*TASK BRIEF:* Tell whether each statement agrees with the post on extracting proofs into Coq, answering yes or no and quoting the words of the post that decide it. 1. Gonthier et al. made efforts to encode the Feit-Thompson theorem. 2. The asker is sure that answers from the machine learning side are on topic on mathoverflow. 3. The asker wants answers about what the point of mathematics is.

What technical and/or theoretical challenges are involved in automatically extracting proofs from books and papers into Coq code?

Question

Over the years, advances in machine learning has allowed us to communicate and interact, using the same natural language, more and more semantically with computers, e.g. Google, Siri, Watson, etc. On the other side, proof automation and formalization has gained more and more steam, culminating at, for example, recent efforts by Gonthier et al. to encode the Feit-Thompson theorem, and this trend will not stop as homotopy type theory has become a hot research topic. It then only seems natural to ask what open problems or technical challenges still lie ahead before we arrive at a Google Books style of automatically extracting human proofs written on paper (or just in latex) to formalized and checked proofs in something like Coq?

Ideally, answers regarding both the mathematical side and the more empirical machine learning side (or perhaps other viewpoints I've not considered here) are welcome, but I'm not quite sure if the latter is on topic on mathoverflow. And ideally, I should think we want to avoid babbling philosophy here, e.g. what's the point of mathematics, etc.

Rows of spatial question data
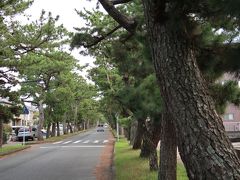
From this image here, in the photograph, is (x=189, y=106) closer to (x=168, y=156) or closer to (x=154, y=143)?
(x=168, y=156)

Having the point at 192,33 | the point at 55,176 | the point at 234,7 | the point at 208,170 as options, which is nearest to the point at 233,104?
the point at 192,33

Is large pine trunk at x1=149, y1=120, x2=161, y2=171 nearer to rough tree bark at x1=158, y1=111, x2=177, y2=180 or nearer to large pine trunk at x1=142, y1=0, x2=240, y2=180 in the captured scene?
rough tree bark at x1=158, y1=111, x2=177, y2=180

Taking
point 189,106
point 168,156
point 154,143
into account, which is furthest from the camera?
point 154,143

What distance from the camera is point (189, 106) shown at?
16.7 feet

*RESULT OF THE TASK:*
1. Yes: "recent efforts by Gonthier et al. to encode the Feit-Thompson theorem"
2. No: "I'm not quite sure if the latter is on topic on mathoverflow"
3. No: "we want to avoid babbling philosophy here, e.g. what's the point of mathematics"